PA Options and Penn State are also designing double-blind clinical studies that will launch at a later date and will focus on how specific medical cannabis products impact individual medical conditions.

“We’re surveying now, and the surveys are pretty positive,” Trite says. “I think in the outcome study, it will be more tracking and making sure the patients are getting the medication they need. … You want to be able to track the quality of the products that the individuals are [using] and then identify individuals that do not receive the [desired] outcomes and try to find the product that’s better indicated for that individual.”

The company also hopes to launch future studies focused on opiate use.

“We plan on … looking for solutions with opiate reduction, getting individuals off the opiates and on much safer and better relief with medical cannabis, as well as working with [veterans] and mothers and children to help as many people as we possibly can,” Trite says.

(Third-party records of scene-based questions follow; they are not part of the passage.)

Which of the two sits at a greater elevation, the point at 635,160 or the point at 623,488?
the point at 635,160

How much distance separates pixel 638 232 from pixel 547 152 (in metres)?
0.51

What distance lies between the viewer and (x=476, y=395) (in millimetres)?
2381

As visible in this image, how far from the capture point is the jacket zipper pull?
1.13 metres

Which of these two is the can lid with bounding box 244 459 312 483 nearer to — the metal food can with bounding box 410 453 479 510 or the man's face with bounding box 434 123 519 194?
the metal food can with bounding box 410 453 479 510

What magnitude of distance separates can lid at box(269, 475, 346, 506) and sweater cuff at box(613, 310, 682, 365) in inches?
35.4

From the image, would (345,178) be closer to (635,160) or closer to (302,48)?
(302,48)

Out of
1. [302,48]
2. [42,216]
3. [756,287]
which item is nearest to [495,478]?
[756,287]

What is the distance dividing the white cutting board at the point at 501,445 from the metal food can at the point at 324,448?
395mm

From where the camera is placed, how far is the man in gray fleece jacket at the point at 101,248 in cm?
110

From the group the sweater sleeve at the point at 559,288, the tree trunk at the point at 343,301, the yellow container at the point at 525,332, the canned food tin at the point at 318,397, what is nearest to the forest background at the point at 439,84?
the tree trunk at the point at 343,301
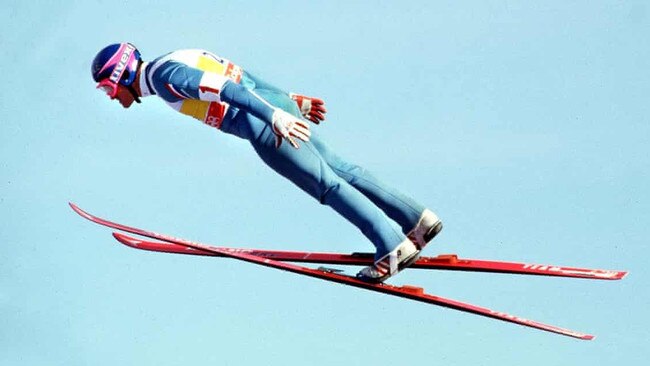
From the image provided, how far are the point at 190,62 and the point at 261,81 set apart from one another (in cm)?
86

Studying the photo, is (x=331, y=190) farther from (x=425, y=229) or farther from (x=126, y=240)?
(x=126, y=240)

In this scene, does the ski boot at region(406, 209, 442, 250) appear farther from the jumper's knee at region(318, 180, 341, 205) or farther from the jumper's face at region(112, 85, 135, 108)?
the jumper's face at region(112, 85, 135, 108)

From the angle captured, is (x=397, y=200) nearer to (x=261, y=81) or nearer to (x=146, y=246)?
(x=261, y=81)

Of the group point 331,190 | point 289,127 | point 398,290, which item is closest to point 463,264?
point 398,290

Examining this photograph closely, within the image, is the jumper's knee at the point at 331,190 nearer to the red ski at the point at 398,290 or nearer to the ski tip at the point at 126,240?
the red ski at the point at 398,290

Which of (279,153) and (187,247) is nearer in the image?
(279,153)

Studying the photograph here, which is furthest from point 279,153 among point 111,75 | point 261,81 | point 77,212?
point 77,212

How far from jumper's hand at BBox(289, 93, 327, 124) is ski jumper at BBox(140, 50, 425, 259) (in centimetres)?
40

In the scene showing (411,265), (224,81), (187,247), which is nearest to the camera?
(224,81)

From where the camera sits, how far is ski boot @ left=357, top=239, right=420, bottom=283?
15.6 metres

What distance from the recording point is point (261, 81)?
15.6 metres

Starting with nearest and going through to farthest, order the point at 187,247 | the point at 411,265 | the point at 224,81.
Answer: the point at 224,81
the point at 411,265
the point at 187,247

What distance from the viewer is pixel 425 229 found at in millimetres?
Answer: 15758

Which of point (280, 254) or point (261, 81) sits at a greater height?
point (261, 81)
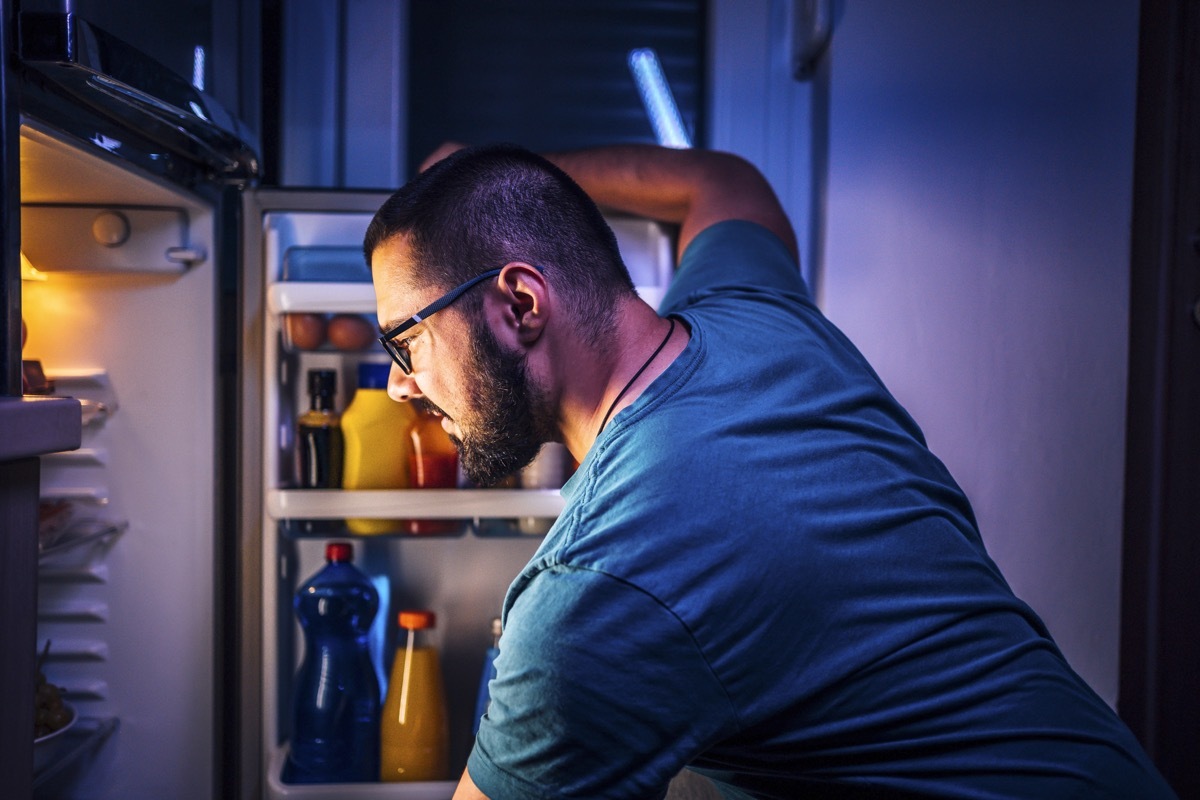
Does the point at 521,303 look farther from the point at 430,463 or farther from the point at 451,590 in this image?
the point at 451,590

Ultimately, Trite wants the research collaboration with Penn State to allow PA Options to provide personalized medicine to patients.

“It’s not going to work for everybody, but I think when we get down to personalized medicine, we’ll be able to help more people by coming up with something that is needed for their body to better receive the medication,” he says.

PA Options is starting to grow its first crop at its cultivation facility and after the first harvest, it will manufacture its own products, including oral and topical formulations. For the time being, the company is sourcing products from other licensed grower/processors in the state.

PA Options plans to open its second dispensary in Lancaster within the next month, and has started work on its third location, which Trite says will be operational this fall.

“Now, we just have to further produce evidence-based medicine and then improve upon that even as we move into the future,” Trite says. “Pennsylvania has a great model.”

“I’m just delighted to have the opportunity to participate in something that’s being translated to the patient—that’s a central focus of what we do,” Vrana adds. “This is a case where what we do is going to enhance the health of the people of the Commonwealth and the world in general.”